Gosto muito da forma como a Relicário se apresenta, com uma definição retirada do dicionário:
Rel. Caixa ou baú onde se guardam objetos pertencentes a um santo ou que foram por ele tocados. 2. Caixa ou baú onde se guardam objetos de grande valor afetivo. 3. Bolsinha com relíquias que alguns fiéis trazem no pescoço em demonstração de devoção. 4. Coisa preciosa, de grande preço e valor.
Na oscilação entre o plano religioso (definições 1 e 3) e o secular (2 e 4), salta uma pergunta: é um santo graal o que buscamos nos livros, ou um objeto que interessa apenas a nós mesmos, quando muito a um pequeno grupo?
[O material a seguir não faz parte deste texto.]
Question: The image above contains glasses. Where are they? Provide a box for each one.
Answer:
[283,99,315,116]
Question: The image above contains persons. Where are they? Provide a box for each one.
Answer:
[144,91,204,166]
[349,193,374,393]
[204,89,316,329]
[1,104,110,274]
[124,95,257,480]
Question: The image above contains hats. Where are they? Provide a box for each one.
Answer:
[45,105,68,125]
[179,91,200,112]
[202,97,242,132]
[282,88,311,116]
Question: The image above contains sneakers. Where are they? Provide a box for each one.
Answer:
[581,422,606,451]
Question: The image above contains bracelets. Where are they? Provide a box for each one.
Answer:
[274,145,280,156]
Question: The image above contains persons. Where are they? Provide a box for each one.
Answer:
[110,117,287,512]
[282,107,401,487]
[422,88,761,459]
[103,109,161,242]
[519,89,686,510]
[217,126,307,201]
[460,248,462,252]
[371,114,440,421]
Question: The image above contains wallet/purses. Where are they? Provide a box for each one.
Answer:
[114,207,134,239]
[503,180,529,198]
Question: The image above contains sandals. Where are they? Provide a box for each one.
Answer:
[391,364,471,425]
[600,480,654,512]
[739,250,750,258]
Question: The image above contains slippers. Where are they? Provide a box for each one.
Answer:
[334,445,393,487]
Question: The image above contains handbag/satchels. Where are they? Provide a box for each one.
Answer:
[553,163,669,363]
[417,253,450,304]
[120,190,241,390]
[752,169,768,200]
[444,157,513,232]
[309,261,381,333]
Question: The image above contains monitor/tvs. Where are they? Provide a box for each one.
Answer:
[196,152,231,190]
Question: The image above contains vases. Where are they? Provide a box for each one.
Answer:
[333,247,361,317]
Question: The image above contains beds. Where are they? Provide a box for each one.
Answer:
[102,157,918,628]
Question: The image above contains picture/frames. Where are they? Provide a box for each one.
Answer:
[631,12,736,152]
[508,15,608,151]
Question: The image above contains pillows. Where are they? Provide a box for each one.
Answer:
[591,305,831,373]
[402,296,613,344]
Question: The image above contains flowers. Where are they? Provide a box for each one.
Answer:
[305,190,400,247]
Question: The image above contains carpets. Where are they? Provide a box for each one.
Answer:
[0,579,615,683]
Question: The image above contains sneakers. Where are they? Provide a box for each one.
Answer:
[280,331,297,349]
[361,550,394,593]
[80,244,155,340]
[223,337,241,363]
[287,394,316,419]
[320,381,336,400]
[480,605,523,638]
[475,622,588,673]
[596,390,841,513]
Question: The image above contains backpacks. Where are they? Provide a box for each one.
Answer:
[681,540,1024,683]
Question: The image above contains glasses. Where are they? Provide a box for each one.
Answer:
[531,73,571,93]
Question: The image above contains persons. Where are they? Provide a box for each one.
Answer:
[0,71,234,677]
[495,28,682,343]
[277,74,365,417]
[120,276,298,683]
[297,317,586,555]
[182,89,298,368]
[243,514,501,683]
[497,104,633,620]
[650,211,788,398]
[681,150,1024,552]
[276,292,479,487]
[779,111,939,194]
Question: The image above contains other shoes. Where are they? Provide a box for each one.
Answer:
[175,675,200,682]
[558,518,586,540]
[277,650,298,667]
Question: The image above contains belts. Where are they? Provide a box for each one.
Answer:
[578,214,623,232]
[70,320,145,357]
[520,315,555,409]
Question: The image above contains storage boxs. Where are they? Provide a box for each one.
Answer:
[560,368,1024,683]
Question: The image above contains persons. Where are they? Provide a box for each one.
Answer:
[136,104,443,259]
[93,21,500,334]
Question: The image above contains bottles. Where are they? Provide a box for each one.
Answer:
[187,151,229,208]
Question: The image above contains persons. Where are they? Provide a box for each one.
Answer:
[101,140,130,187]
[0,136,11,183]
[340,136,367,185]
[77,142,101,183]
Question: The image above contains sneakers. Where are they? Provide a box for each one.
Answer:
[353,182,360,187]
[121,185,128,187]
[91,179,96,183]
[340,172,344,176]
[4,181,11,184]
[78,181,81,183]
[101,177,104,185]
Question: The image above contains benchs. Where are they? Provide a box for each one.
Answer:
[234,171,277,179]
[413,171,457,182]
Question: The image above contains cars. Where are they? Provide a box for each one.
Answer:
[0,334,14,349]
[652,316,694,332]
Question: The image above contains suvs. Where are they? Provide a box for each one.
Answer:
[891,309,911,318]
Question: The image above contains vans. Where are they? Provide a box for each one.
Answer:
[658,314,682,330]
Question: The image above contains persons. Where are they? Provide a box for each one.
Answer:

Abrir um livro é sempre uma forma de buscar algo precioso. Mas o “valor” nunca é fixo, ainda mais no plano da economia afetiva. Quando compramos um objeto, em geral sabemos o que esperar dele. Já um livro é uma mercadoria-surpresa, pequena aposta que fazemos na gigantesca feira das letras. “Este aqui! Vamos ver o que traz…” A mercadoria-surpresa será logo depositada na estante, que é uma espécie de cofre a céu aberto. E lá ficará, para ser lida e relida. Ou talvez a estadia entre os outros livros se prolongue indefinidamente, sem qualquer visita, como um relicário que fosse abandonado.
Menina de apenas oito anos de idade, a Relicário tem um catálogo invejável. Fiquei me perguntando como poderia homenageá-la no seu aniversário e cheguei à conclusão de que valia a pena falar de um livro especial, cujo valor parece se confirmar no seu uso. Ah, acho que era isso que eu estava tentando dizer: o livro só se torna o que é quando se faz valor de uso, não de troca.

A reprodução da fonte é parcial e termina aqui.